FCC Solicits Additional Comment on Proposals to Enable Terrestrial Wireless Usage of C-Band
Following on the launch of proceedings last summer to consider rules that would open 3.7-4.2 GHz C-band channels to terrestrial fifth-generation (5G) wireless services, the FCC issued a public notice last Friday requesting additional input on various issues that were raised by stakeholders during the initial round of comments submitted last year.
The 3.7-4.2 GHz band has long been the domain of fixed satellite service (FSS) space and earth station operations as well as fixed point-to-point microwave services. As part of its rulemaking proceeding, the FCC is assessing various proposals to allocate spectrum in the 3.7-4.2 GHz band for mobile 5G use through market-based mechanisms or other possible means.
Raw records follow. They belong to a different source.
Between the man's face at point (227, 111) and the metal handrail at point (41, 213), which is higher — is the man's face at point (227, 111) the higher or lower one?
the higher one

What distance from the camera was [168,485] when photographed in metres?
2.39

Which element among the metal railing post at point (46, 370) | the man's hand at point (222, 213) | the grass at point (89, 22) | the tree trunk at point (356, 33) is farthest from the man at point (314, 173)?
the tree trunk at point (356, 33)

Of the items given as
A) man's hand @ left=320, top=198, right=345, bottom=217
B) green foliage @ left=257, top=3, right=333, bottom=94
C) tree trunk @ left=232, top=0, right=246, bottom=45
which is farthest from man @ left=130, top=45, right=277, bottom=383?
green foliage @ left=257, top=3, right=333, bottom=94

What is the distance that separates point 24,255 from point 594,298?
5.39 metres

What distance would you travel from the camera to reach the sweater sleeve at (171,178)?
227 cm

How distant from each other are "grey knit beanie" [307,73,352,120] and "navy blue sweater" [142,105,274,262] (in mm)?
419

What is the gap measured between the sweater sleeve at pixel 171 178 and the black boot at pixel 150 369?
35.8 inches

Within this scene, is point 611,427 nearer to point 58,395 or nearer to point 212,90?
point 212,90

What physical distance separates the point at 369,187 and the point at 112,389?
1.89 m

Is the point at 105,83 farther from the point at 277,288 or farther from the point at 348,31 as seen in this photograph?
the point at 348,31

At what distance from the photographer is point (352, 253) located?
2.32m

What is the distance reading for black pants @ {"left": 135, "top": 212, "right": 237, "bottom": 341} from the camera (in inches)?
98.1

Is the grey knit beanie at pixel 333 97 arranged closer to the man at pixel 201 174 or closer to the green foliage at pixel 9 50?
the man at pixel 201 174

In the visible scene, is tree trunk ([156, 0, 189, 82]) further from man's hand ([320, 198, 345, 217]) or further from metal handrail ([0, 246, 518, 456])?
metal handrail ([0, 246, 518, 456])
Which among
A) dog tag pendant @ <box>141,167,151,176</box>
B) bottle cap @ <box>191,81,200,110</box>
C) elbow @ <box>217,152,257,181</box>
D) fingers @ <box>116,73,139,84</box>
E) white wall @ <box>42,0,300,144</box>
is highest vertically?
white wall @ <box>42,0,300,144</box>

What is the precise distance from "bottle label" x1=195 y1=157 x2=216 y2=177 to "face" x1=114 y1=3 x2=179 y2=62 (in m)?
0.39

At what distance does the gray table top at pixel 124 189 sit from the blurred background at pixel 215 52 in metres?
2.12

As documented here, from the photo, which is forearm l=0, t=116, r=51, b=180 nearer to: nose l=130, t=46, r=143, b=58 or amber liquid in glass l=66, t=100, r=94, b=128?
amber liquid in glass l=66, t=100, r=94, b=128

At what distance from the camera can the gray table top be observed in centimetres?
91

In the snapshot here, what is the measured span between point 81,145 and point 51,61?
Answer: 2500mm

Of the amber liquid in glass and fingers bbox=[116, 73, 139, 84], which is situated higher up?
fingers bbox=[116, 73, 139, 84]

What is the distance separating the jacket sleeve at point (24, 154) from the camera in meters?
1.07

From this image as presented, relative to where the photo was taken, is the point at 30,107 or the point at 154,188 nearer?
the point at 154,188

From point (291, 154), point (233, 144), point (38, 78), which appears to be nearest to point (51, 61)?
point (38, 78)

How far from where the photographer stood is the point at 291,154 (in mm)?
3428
One of the approaches under consideration is the market-based solution proposed jointly by members of the “C-Band Alliance” which include satellite network operators Intelsat, SES, Eutelsat and Telesat. That solution would provide wireless broadband carriers with the opportunity to reach commercial agreements with FSS operators who would clear portions of the C-band for “flexible terrestrial mobile use.” In addition to ensuring that incumbent FSS operators “will be able to facilitate terrestrial mobile use in a manner that fully accounts for their costs,” the proposed market-based framework would also ensure “that incumbent FSS operations will be protected from harmful interference.”
Noting that commenters have “weighed in by supporting or opposing a variety of clearing mechanisms,” the FCC’s public notice asserts that these comments “raise additional issues concerning the Commission’s authority to employ elements of those mechanisms.” As such, the public notice solicits “focused, additional comment” on the following questions, among others: (1) what are the enforceable interference protection rights, if any, granted to space station operators against coprimary terrestrial operations, (2) do these protection rights depend on the extent to which incumbent earth stations receive their transmissions within the U.S., and (3) what limits, if any, does Section 316 of the 1934 Communications Act place on the proposals raised by the Commission or by the commenters in the FCC’s proceeding? (Under Section 316, the FCC has the authority to modify any station license—contingent upon providing sufficient notice to the licensee and an opportunity for the licensee to protest—if the FCC determines that such action “will promote the public interest, convenience and necessity.”) Comments are due 30 days after the public notice is published in the Federal Register.